The legendary fight choreographer, Yuen-Woo Ping, does a tremendous job executing the complicated and stunning action sequence. He meticulously combines wire-fu with futuristic gunplay to create a virtually flawless fight scene. One cannot help but be blown away by what is arguably one of the most awestruck fight scenes ever made. Imagine two ballistic warriors perform a series of trancelike maneuvers and you will find yourself completely captivated by the artistry of the choreography.
Michelle Yeoh vs. Zhang Ziyi in Ang Lee’s Crouching Tiger, Hidden Dragon
This is one of my favorite match-ups. While most of the fight scenes in Crouching Tiger, Hidden Dragon are breathtaking and poignant, two particular ones come to mind when I think about some of the best action choreography in cinematic history. The first such fight scene is where Shu Lien (Yeoh) confronts a mysterious lady in black. As the two exchange numerous blows, one cannot help but be impressed with how this fight scene is carefully arranged like a musical number. The action itself moves so lightning fast that it will not allow you to catch your breath. The music in the background only serves to intensify the action and reinvigorate the senses. The second confrontation between these two women fighters is equally majestic…only this time weapons come into play.
Rhythm is what makes these fight scenes between two strong women some of the best action sequences ever conceived. Similar to The Matrix, fight choreographer Yuen-Woo Ping does an outstanding job putting a lot of time and thought into these sequences. No longer are we witnessing two fighters engage in a standard hands-and-feet combat; we are witnessing poetry come alive. Another way for me to describe these fight scenes is to think of two competing dancers trying to upstage each other.

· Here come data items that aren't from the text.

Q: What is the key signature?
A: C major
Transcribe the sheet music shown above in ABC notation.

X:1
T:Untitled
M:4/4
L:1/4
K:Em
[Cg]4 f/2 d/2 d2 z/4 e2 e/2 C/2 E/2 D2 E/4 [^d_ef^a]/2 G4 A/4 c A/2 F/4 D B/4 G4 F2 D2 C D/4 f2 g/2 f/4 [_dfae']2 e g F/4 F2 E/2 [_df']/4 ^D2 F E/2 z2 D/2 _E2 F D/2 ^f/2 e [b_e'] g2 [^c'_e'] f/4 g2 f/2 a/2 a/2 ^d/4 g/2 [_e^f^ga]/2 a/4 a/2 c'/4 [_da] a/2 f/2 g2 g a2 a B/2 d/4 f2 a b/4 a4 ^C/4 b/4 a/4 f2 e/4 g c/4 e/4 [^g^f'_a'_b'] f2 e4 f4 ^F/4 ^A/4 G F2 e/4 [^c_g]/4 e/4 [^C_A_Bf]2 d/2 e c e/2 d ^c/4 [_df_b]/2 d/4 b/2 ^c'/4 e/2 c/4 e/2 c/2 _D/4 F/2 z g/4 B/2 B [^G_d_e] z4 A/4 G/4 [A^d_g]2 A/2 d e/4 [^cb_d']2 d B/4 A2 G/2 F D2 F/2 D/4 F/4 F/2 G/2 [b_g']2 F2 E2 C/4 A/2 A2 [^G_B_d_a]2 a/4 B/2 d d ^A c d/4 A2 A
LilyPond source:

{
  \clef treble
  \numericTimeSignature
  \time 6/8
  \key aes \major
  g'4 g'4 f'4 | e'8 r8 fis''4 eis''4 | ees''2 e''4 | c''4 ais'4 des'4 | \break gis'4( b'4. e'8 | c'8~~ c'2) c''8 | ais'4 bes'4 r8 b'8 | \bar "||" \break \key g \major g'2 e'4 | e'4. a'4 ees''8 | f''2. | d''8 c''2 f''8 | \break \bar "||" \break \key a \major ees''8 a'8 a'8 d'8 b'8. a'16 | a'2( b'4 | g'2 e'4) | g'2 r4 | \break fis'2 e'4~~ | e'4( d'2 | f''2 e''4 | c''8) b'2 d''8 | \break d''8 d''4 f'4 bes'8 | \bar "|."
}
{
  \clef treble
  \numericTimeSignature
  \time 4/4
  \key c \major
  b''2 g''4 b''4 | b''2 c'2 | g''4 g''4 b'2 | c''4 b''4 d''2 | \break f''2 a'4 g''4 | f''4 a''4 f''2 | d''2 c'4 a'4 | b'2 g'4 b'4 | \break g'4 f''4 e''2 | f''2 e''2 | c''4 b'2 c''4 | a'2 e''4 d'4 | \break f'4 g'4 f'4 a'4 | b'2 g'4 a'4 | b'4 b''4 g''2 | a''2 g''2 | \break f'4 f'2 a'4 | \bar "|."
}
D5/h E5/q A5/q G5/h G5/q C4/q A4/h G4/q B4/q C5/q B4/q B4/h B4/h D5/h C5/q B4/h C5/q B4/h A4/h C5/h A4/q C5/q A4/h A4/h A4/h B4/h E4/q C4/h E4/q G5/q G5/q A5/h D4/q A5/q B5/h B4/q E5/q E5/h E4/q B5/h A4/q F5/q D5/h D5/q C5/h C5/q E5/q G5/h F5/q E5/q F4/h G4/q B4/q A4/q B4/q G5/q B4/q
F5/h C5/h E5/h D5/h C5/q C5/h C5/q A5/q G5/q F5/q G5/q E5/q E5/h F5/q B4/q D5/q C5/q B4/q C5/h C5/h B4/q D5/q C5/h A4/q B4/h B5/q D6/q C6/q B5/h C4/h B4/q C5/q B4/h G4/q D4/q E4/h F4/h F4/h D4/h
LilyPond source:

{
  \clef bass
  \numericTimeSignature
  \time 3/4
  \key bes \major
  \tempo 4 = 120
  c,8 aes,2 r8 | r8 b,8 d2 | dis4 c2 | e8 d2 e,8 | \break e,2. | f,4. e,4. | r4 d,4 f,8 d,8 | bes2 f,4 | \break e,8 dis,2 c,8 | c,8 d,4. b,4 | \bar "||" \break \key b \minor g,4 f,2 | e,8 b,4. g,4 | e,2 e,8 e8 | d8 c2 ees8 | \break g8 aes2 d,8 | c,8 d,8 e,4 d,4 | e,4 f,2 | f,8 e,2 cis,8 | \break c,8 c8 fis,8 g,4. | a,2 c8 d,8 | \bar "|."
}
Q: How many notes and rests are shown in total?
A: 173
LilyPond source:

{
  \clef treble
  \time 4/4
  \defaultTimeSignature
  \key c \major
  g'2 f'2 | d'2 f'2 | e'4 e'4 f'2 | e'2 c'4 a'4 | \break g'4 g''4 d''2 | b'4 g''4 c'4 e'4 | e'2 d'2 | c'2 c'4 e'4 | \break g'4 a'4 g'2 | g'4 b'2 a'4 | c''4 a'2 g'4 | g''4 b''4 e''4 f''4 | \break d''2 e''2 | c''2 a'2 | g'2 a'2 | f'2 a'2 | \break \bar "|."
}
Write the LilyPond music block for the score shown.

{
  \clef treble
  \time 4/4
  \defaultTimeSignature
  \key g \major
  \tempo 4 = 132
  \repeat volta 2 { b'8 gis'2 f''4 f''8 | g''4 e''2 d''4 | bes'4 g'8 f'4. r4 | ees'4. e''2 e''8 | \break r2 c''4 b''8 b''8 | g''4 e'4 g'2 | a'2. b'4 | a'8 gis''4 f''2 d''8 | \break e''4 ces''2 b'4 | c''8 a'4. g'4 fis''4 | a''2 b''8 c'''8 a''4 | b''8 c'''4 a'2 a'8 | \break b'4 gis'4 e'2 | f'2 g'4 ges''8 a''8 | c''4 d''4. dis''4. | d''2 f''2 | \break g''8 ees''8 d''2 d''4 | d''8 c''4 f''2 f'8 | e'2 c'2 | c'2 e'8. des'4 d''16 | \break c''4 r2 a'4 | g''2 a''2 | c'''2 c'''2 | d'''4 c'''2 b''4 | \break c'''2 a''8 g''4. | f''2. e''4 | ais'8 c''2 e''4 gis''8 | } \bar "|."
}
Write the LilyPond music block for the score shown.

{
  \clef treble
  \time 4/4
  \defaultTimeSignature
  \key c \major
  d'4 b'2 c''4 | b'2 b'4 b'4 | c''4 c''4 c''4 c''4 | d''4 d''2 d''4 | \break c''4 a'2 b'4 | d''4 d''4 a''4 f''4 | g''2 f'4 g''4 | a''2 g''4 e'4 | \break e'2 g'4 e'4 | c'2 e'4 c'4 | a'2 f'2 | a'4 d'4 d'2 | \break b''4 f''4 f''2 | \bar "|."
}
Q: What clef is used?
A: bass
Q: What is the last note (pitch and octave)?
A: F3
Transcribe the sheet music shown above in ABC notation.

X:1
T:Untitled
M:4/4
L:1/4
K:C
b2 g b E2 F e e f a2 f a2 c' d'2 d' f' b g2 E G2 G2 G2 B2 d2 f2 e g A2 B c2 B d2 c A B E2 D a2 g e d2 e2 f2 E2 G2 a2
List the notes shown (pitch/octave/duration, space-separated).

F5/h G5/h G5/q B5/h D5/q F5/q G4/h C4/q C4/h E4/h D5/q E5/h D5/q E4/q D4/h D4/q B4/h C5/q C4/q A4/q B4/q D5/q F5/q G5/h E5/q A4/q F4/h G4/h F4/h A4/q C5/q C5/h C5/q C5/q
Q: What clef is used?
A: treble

Jean Claude Van Damme vs. Bolo Yeung in Newt Arnold’s Bloodsport
Of all the fight scenes highlighted in this list, I must say that the climactic bout between da Muscles from Brussels and the Chinese Hercules is by far the most visceral. Most of the combat scenes in Bloodsport are excellent because they have a sense of brutal realism to them. When a character is struck by a lethal punch of kick, you can feel the same effect. Unlike many of the fight scenes listed above, those in Bloodsport are more grounded in reality. The fight scenes in Bloodsport eschew the use of wire-fu in favor of more realistic violence. This awestruck battle between Frank Dux (Van Damme) and Chong Li (Yeung) utilizes plenty of slow-motion shots, which surprisingly enough are effective, in that they help showcase many of Van Damme’s amazing flying kicks. Also, the fine camerawork allows the viewer to get involved with the action.
I chose to highlight Bloodsport because it launched a new wave of martial arts movies which are more interested in capturing the brutality of the violence rather than the artistry of a martial artist’s maneuvers. Many people will no doubt object to the strong violence in such films as Bloodsport, but I must give credit to these movies for reminding us the cruel side of the Art of Fighting.
Well, grasshopper, I hope you have learned well. Take the knowledge I have instilled in you and use it wisely.